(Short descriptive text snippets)
%%
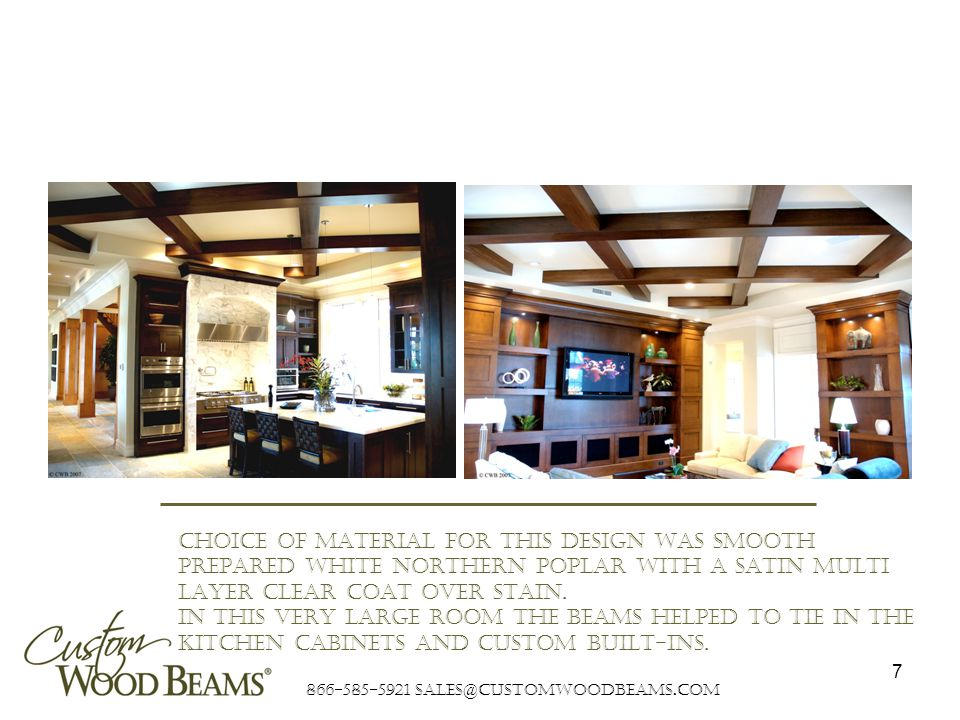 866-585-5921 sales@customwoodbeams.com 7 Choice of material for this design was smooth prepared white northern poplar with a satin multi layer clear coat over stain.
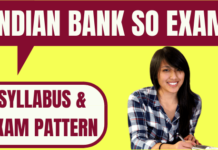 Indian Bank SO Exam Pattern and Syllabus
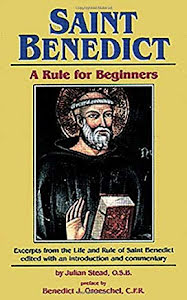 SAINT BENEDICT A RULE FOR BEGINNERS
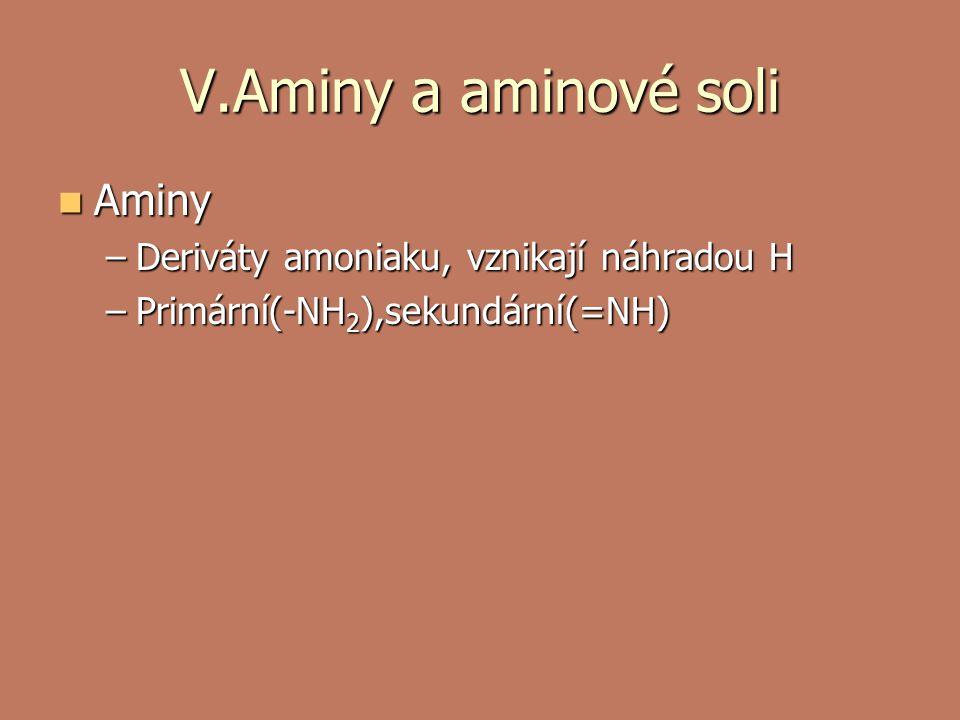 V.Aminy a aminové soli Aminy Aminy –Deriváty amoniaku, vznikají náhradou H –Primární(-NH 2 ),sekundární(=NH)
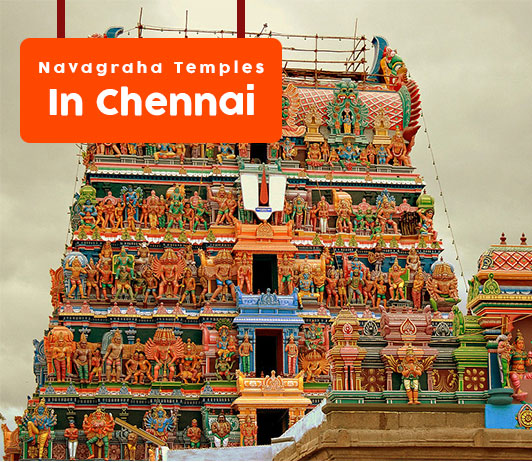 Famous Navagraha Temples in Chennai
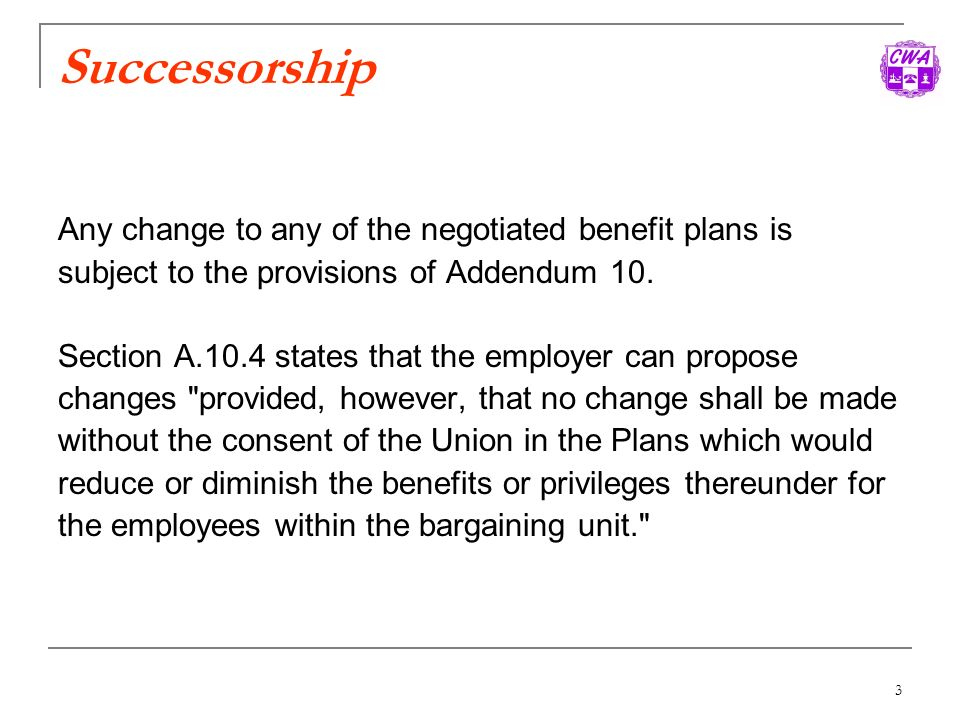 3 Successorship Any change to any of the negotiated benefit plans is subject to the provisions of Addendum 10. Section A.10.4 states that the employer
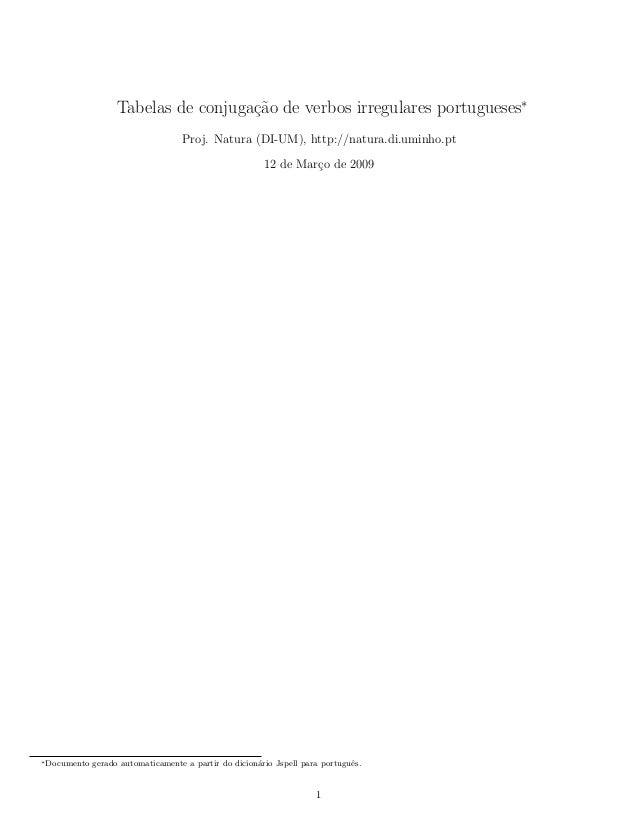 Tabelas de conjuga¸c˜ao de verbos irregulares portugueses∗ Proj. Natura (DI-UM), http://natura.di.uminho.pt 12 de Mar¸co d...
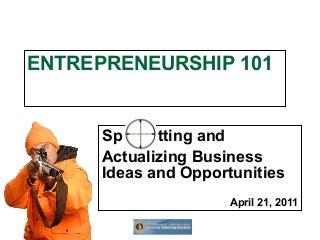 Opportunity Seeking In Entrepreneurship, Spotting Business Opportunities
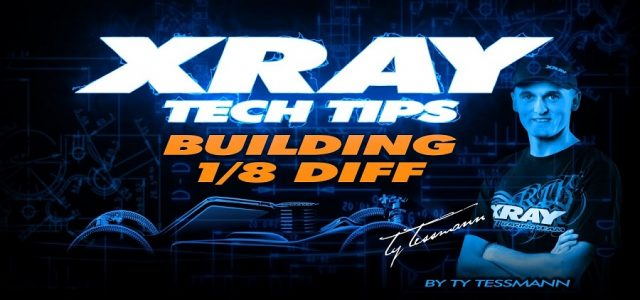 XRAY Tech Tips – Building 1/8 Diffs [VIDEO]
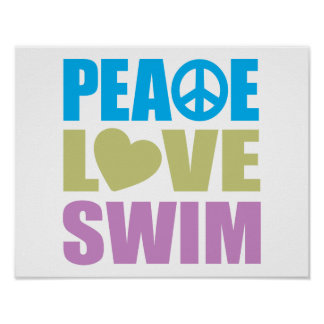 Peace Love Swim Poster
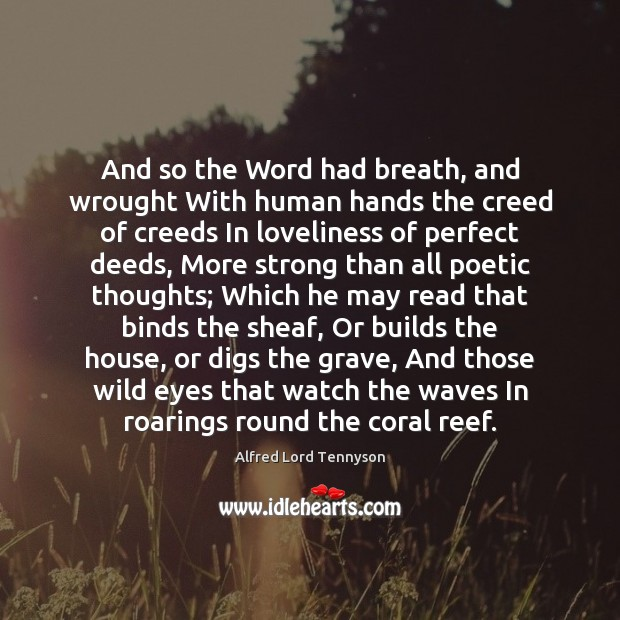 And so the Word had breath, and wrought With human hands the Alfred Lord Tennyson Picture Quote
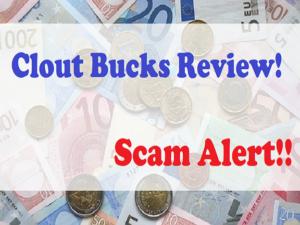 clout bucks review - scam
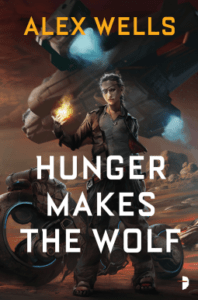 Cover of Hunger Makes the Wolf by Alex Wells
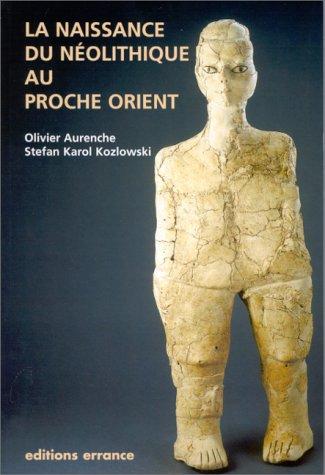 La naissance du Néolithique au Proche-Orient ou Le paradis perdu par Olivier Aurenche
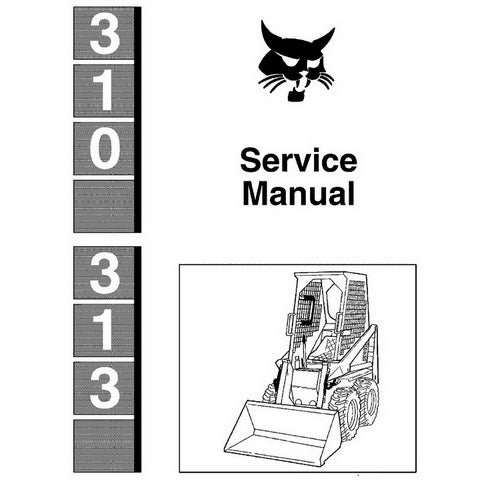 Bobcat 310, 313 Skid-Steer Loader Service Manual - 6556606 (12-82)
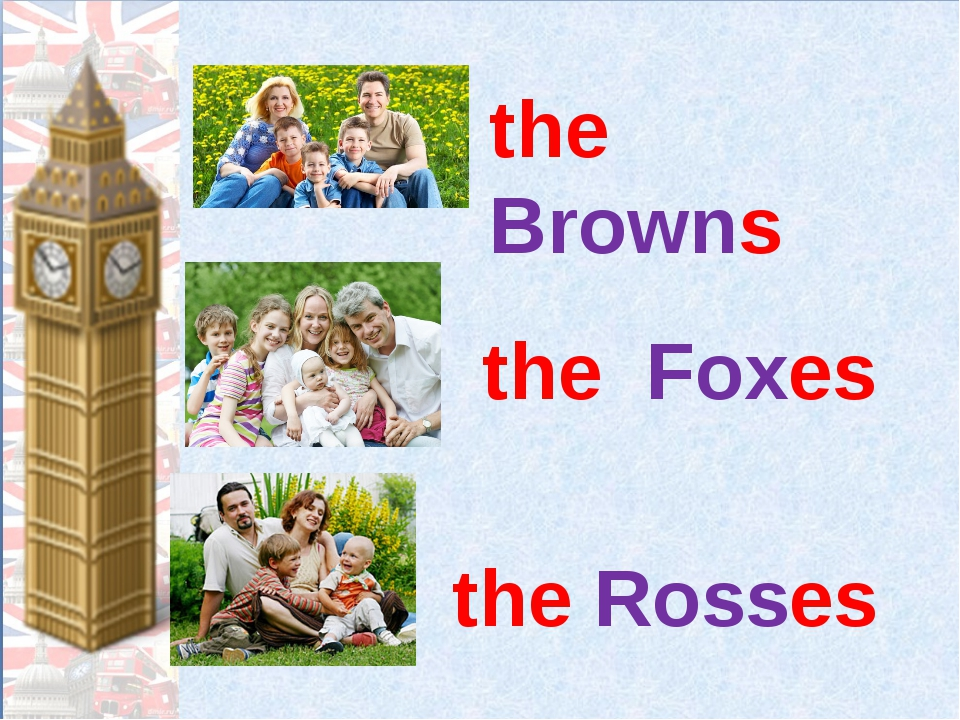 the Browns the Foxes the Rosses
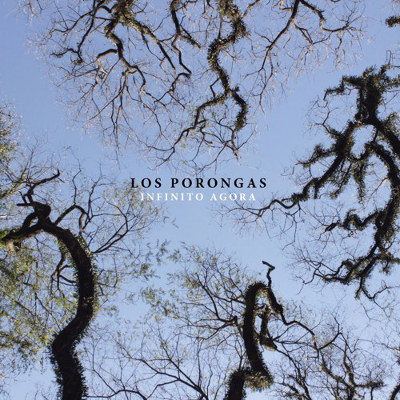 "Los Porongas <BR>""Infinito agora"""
%%
_Task item_
The data above should be set down again exactly, with the pictures omitted.

_Task response_
 866-585-5921 sales@customwoodbeams.com 7 Choice of material for this design was smooth prepared white northern poplar with a satin multi layer clear coat over stain.
 Indian Bank SO Exam Pattern and Syllabus
 SAINT BENEDICT A RULE FOR BEGINNERS
 V.Aminy a aminové soli Aminy Aminy –Deriváty amoniaku, vznikají náhradou H –Primární(-NH 2 ),sekundární(=NH)
 Famous Navagraha Temples in Chennai
 3 Successorship Any change to any of the negotiated benefit plans is subject to the provisions of Addendum 10. Section A.10.4 states that the employer
 Tabelas de conjuga¸c˜ao de verbos irregulares portugueses∗ Proj. Natura (DI-UM), http://natura.di.uminho.pt 12 de Mar¸co d...
 Opportunity Seeking In Entrepreneurship, Spotting Business Opportunities
 XRAY Tech Tips – Building 1/8 Diffs [VIDEO]
 Peace Love Swim Poster
 And so the Word had breath, and wrought With human hands the Alfred Lord Tennyson Picture Quote
 clout bucks review - scam
 Cover of Hunger Makes the Wolf by Alex Wells
 La naissance du Néolithique au Proche-Orient ou Le paradis perdu par Olivier Aurenche
 Bobcat 310, 313 Skid-Steer Loader Service Manual - 6556606 (12-82)
 the Browns the Foxes the Rosses
 "Los Porongas <BR>""Infinito agora"""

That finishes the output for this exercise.